:: SUPPLIED MATERIAL ::
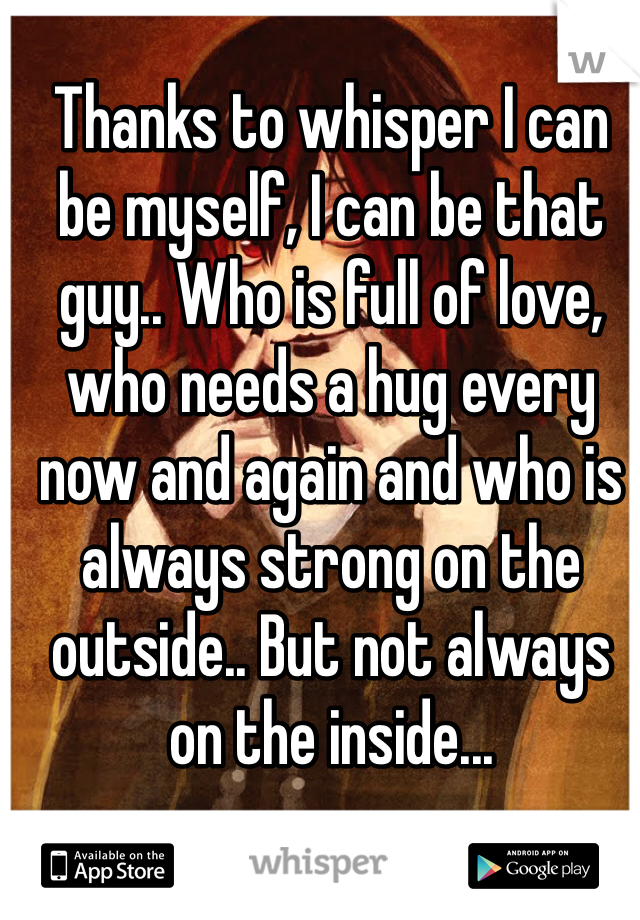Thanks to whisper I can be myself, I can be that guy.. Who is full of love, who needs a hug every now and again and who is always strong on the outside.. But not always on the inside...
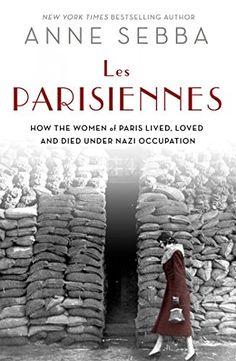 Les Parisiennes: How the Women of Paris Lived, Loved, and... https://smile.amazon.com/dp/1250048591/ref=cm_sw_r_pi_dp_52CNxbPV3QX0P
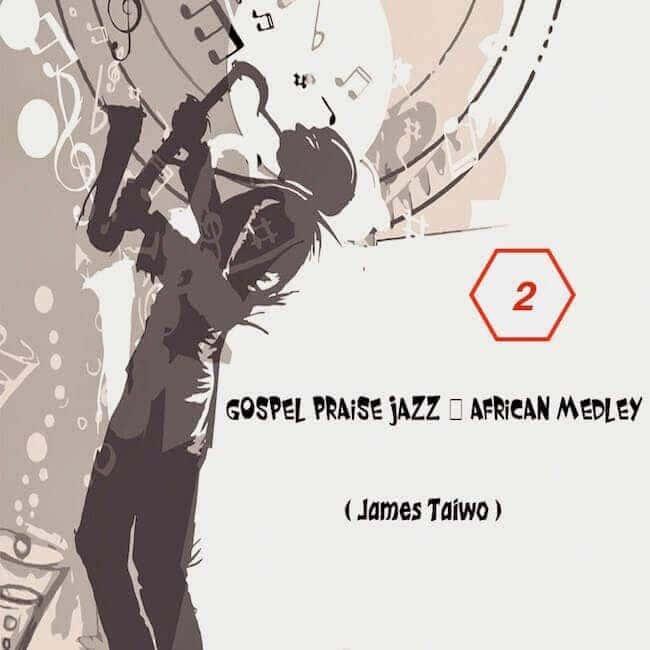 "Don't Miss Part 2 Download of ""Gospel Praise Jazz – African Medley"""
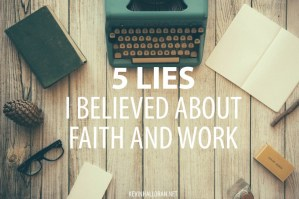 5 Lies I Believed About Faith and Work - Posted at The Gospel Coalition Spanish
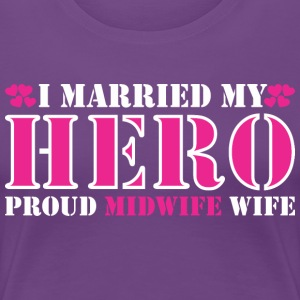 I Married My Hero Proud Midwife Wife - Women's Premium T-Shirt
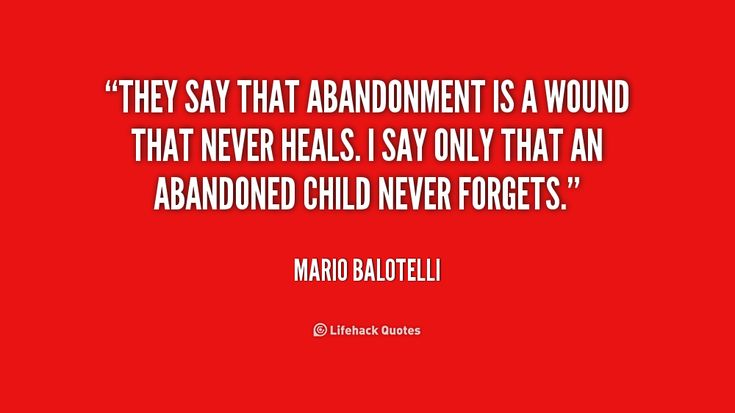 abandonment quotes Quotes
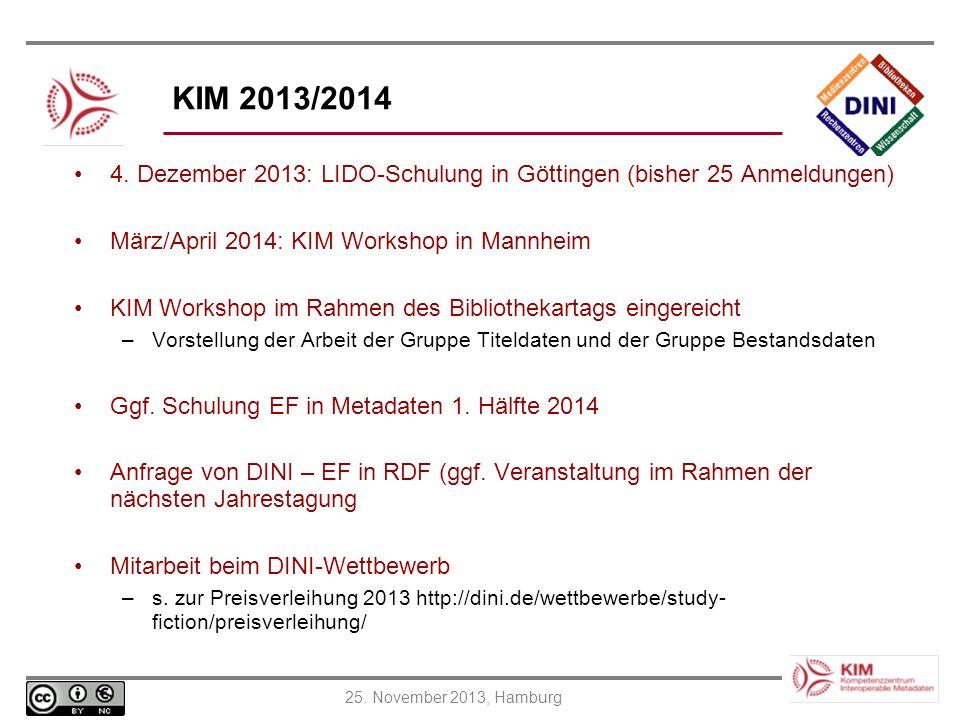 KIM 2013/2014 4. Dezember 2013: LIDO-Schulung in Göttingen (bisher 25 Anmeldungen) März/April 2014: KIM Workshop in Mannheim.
:::
:: SUPPLIED MATERIAL ::
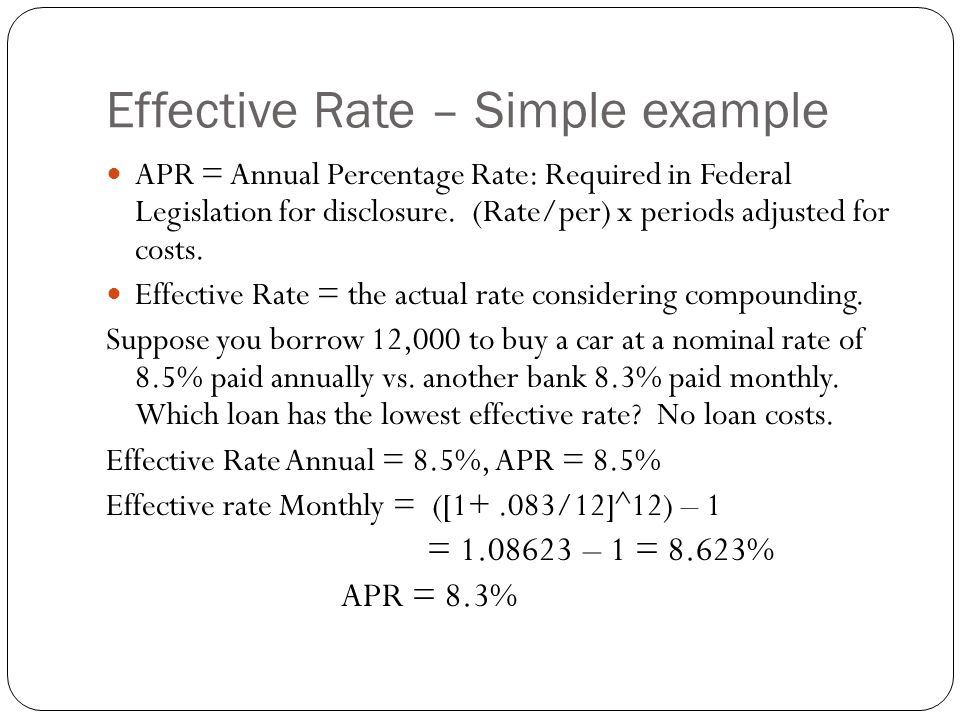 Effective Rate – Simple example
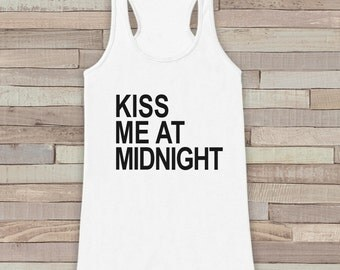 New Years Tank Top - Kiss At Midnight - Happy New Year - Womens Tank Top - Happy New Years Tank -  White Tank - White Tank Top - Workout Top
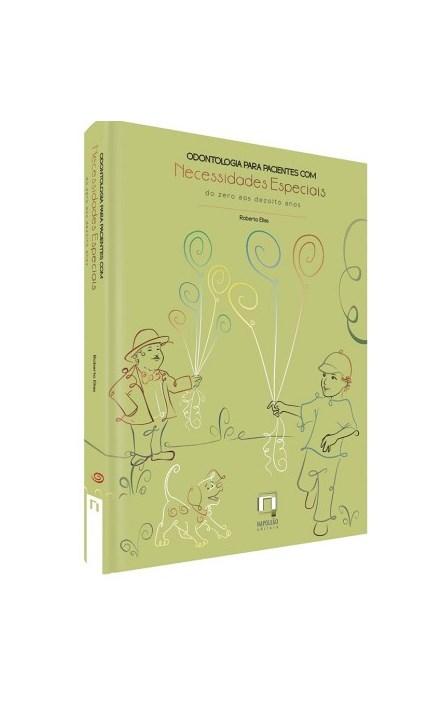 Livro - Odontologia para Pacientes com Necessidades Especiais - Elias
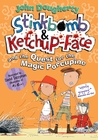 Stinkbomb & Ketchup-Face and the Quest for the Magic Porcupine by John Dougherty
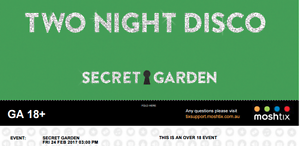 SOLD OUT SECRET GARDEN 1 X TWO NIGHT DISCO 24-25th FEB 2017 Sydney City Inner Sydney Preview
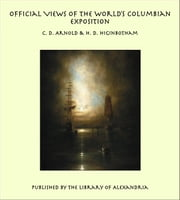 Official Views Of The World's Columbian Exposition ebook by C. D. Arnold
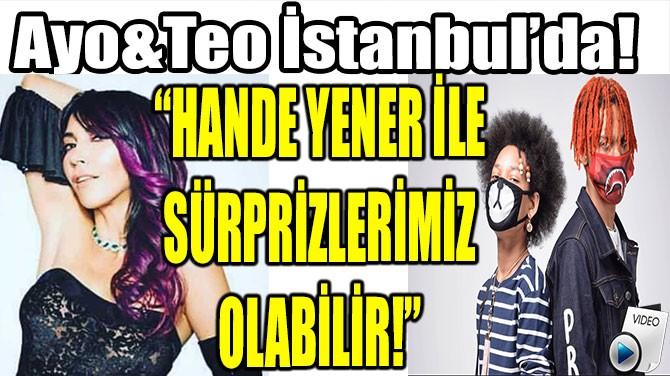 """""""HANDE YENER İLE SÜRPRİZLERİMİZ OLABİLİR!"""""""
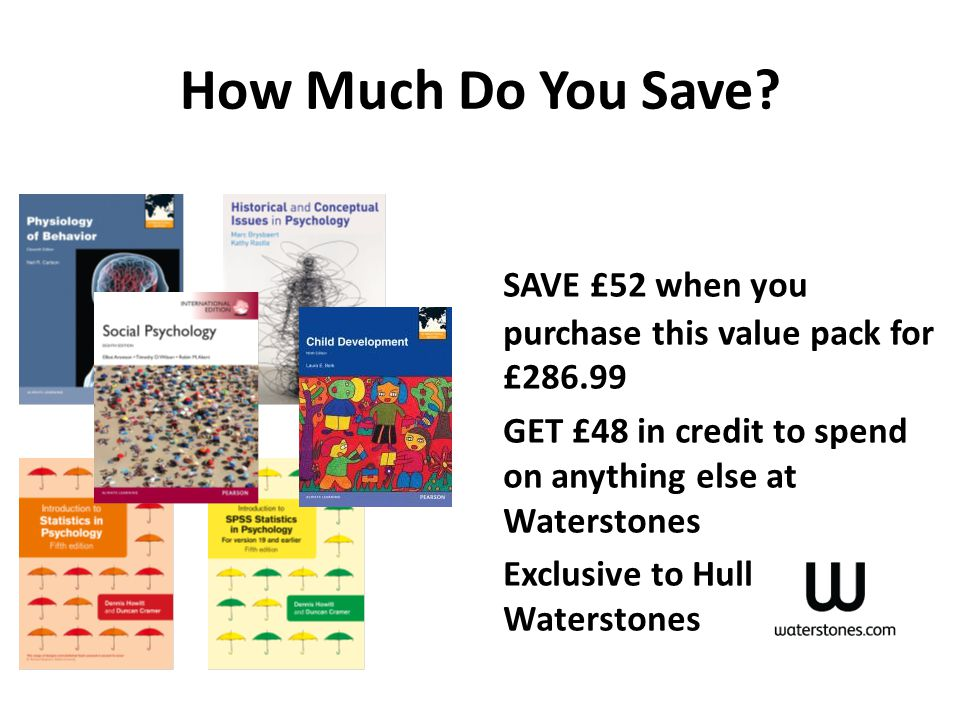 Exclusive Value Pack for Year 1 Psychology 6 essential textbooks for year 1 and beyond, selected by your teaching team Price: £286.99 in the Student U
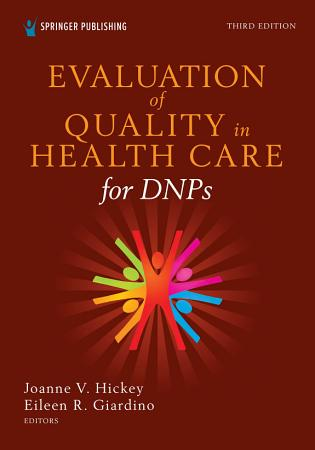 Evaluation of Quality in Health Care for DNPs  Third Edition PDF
:::
:: SUPPLIED MATERIAL ::
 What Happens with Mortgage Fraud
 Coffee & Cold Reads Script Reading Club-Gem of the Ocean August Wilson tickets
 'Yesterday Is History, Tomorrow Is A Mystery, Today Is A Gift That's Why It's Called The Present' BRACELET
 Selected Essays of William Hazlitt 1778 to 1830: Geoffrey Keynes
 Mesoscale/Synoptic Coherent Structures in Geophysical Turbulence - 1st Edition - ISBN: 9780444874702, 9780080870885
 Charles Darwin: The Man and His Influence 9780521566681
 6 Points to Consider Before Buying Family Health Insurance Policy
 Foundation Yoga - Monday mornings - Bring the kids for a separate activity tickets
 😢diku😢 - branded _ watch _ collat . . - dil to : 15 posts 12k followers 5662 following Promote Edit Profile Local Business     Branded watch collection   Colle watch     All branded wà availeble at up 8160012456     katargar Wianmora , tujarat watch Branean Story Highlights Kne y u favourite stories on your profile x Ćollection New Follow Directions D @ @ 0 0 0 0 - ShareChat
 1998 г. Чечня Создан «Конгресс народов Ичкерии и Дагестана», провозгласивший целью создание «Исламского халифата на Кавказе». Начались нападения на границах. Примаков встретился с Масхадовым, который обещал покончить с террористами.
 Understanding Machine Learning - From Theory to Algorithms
:::
(PROBLEM DESCRIPTION):
Write the number of lines in the data above that contain "tickets", adding no other words.

(RESULT OF THE TASK):
2